# [TASK DETAILS]
From the entries below, extract every line that includes the word "related".

# [EXERCISE DATA]
━━━━━━━━━━━━━━━━━━━━

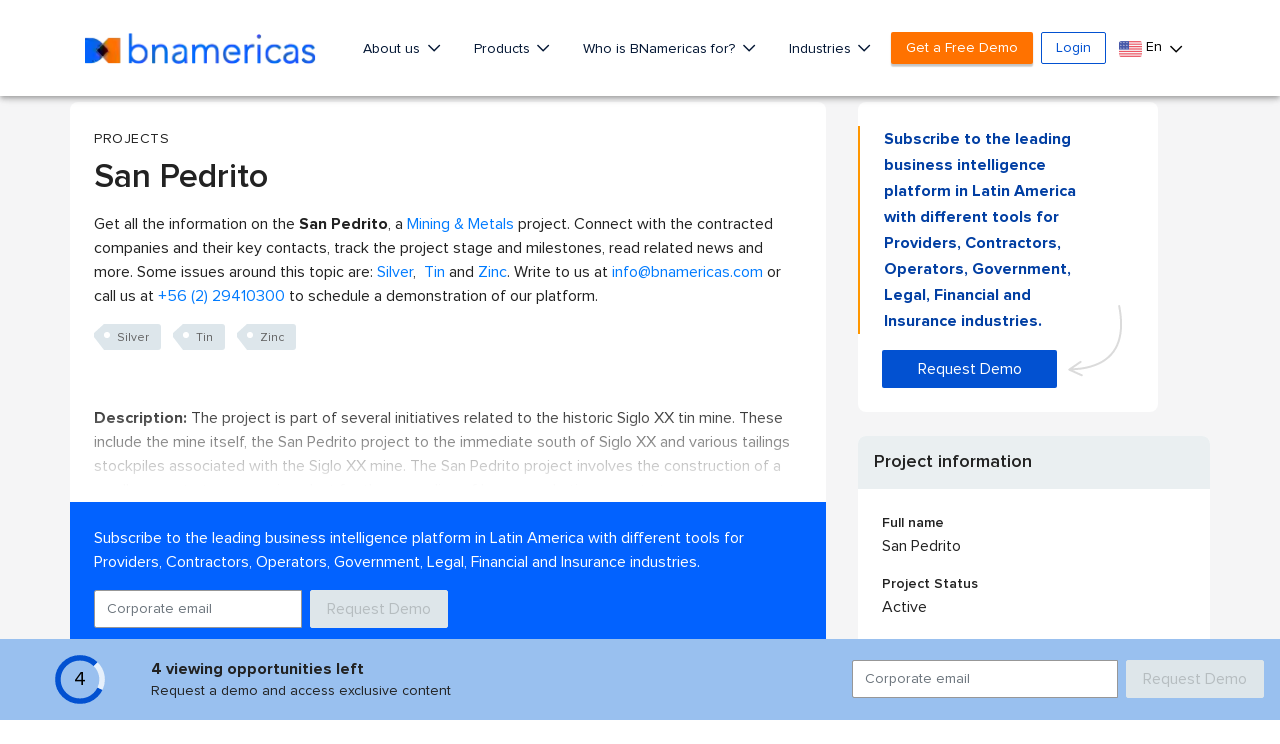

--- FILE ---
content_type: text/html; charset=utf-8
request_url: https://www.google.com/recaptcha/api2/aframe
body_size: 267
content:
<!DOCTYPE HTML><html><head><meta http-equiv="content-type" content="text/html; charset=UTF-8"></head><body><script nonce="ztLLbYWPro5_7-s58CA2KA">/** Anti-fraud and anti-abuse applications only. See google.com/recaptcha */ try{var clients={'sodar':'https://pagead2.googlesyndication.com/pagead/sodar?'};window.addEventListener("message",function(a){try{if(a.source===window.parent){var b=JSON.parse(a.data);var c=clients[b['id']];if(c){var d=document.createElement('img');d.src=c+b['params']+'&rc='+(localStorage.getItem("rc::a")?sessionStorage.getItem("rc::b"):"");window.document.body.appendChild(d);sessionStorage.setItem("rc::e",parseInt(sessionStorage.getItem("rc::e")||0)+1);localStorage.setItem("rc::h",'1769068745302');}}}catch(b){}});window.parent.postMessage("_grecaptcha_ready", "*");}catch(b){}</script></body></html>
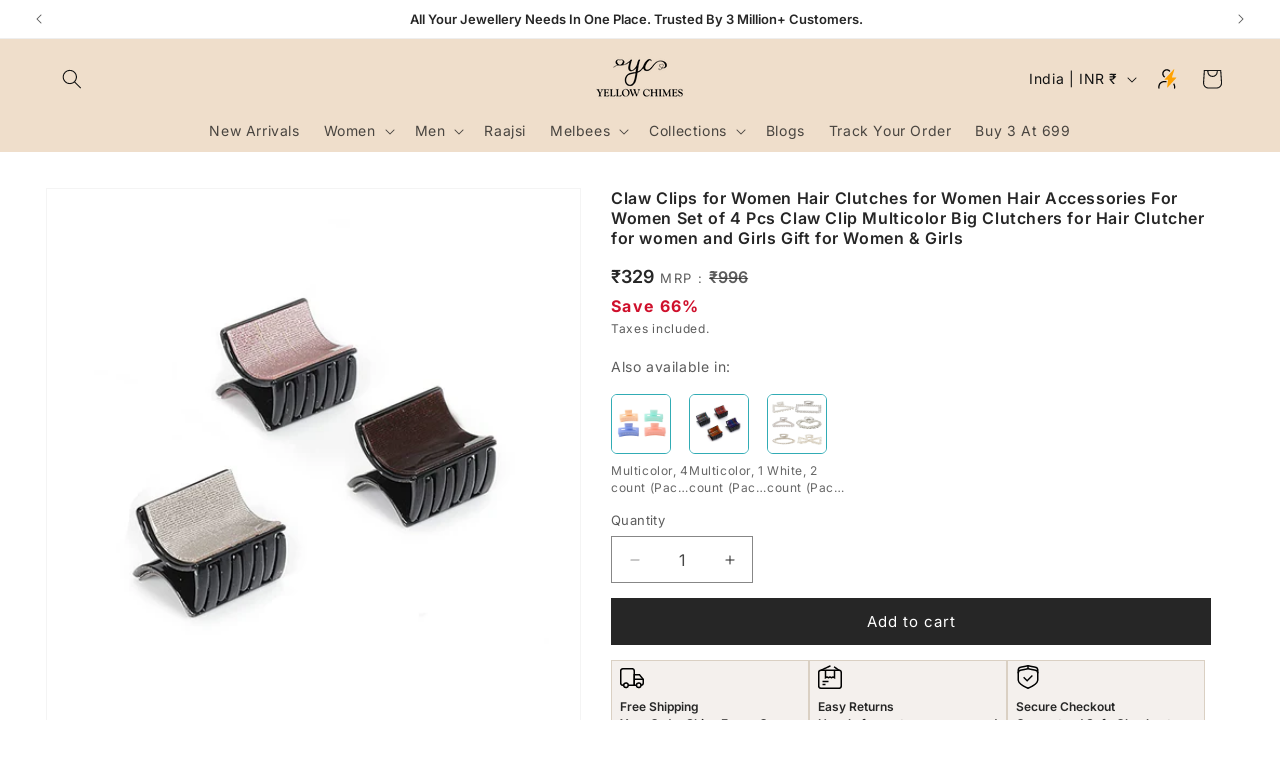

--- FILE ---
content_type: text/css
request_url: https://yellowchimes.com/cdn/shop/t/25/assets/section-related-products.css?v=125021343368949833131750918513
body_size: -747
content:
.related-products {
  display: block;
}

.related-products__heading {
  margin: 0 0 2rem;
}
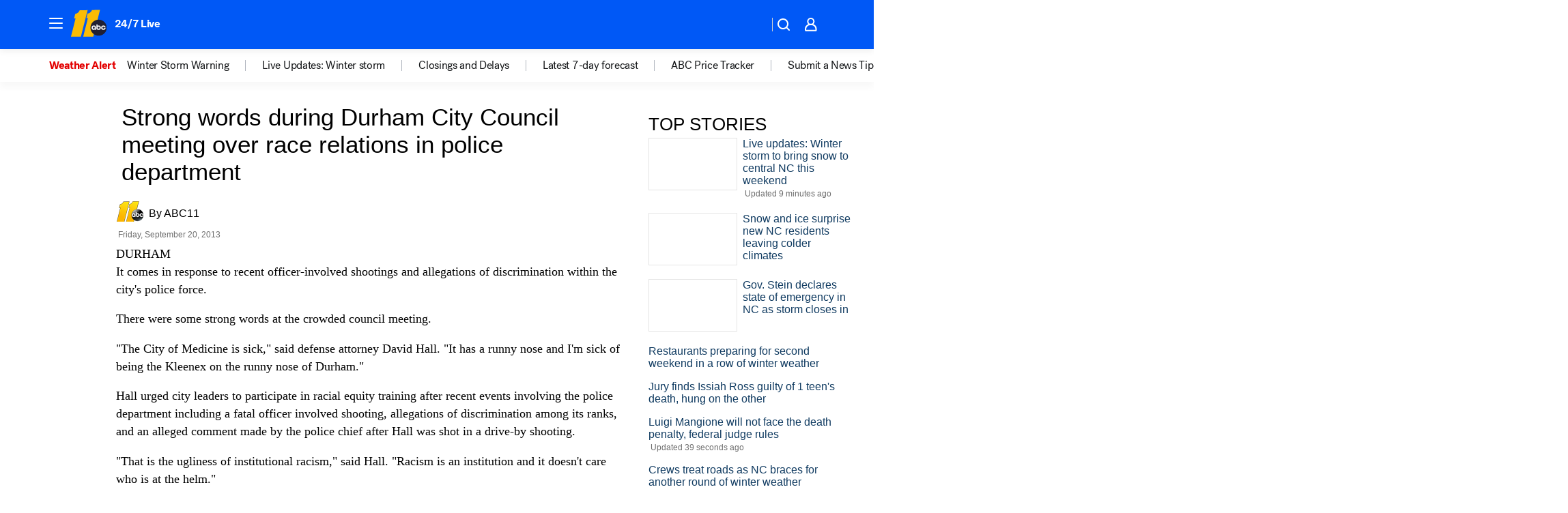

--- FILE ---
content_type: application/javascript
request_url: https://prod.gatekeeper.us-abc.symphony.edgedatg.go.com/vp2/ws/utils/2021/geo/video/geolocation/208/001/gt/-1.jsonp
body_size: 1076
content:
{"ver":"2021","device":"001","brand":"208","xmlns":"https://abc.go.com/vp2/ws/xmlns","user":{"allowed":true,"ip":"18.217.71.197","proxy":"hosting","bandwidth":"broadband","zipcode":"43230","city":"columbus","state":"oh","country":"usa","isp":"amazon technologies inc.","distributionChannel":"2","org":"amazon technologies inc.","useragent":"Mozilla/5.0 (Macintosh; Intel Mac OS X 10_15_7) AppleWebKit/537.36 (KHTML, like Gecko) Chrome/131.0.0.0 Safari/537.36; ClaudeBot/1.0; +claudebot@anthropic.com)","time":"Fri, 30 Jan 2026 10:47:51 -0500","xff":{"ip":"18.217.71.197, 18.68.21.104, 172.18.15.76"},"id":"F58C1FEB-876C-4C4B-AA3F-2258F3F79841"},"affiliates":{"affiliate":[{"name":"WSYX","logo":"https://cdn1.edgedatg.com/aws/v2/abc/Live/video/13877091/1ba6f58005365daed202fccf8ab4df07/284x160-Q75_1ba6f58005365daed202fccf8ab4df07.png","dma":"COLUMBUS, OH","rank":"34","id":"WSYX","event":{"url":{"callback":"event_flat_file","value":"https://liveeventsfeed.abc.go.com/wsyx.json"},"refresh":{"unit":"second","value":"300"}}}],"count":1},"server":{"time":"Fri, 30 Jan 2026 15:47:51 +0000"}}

━━━━━━━━━━━━━━━━━━━━

# [EXERCISE ANSWER]
request_url: https://yellowchimes.com/cdn/shop/t/25/assets/section-related-products.css?v=125021343368949833131750918513
.related-products {
.related-products__heading {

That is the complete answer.